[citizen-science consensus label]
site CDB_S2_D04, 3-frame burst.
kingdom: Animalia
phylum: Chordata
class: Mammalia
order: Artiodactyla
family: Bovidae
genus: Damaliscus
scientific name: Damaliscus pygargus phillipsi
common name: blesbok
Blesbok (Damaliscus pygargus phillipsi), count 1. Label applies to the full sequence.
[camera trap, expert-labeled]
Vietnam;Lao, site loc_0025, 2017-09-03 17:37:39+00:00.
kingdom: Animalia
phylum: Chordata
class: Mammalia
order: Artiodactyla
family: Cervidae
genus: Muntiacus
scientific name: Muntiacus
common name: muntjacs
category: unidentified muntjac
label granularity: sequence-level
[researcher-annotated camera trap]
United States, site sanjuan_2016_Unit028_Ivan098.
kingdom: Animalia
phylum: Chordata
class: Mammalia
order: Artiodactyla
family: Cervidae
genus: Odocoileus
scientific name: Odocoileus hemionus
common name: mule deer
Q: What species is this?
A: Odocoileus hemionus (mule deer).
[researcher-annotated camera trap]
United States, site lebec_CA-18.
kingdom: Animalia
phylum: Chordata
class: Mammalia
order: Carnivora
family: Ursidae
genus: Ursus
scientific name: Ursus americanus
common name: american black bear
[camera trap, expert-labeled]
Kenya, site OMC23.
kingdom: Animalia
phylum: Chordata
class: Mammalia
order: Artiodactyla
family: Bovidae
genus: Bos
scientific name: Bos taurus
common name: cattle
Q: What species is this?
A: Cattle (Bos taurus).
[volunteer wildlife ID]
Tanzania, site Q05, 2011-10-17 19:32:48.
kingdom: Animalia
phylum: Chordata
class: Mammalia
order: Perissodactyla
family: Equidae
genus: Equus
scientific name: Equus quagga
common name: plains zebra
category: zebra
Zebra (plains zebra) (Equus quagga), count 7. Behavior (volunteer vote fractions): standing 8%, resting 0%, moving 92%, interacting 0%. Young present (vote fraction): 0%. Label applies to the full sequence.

What you need to do: Reproduce all the data word for word.

Task answer:
[citizen-science consensus label]
site CDB_S2_D04, 3-frame burst.
kingdom: Animalia
phylum: Chordata
class: Mammalia
order: Artiodactyla
family: Bovidae
genus: Damaliscus
scientific name: Damaliscus pygargus phillipsi
common name: blesbok
Blesbok (Damaliscus pygargus phillipsi), count 1. Label applies to the full sequence.
[camera trap, expert-labeled]
Vietnam;Lao, site loc_0025, 2017-09-03 17:37:39+00:00.
kingdom: Animalia
phylum: Chordata
class: Mammalia
order: Artiodactyla
family: Cervidae
genus: Muntiacus
scientific name: Muntiacus
common name: muntjacs
category: unidentified muntjac
label granularity: sequence-level
[researcher-annotated camera trap]
United States, site sanjuan_2016_Unit028_Ivan098.
kingdom: Animalia
phylum: Chordata
class: Mammalia
order: Artiodactyla
family: Cervidae
genus: Odocoileus
scientific name: Odocoileus hemionus
common name: mule deer
Q: What species is this?
A: Odocoileus hemionus (mule deer).
[researcher-annotated camera trap]
United States, site lebec_CA-18.
kingdom: Animalia
phylum: Chordata
class: Mammalia
order: Carnivora
family: Ursidae
genus: Ursus
scientific name: Ursus americanus
common name: american black bear
[camera trap, expert-labeled]
Kenya, site OMC23.
kingdom: Animalia
phylum: Chordata
class: Mammalia
order: Artiodactyla
family: Bovidae
genus: Bos
scientific name: Bos taurus
common name: cattle
Q: What species is this?
A: Cattle (Bos taurus).
[volunteer wildlife ID]
Tanzania, site Q05, 2011-10-17 19:32:48.
kingdom: Animalia
phylum: Chordata
class: Mammalia
order: Perissodactyla
family: Equidae
genus: Equus
scientific name: Equus quagga
common name: plains zebra
category: zebra
Zebra (plains zebra) (Equus quagga), count 7. Behavior (volunteer vote fractions): standing 8%, resting 0%, moving 92%, interacting 0%. Young present (vote fraction): 0%. Label applies to the full sequence.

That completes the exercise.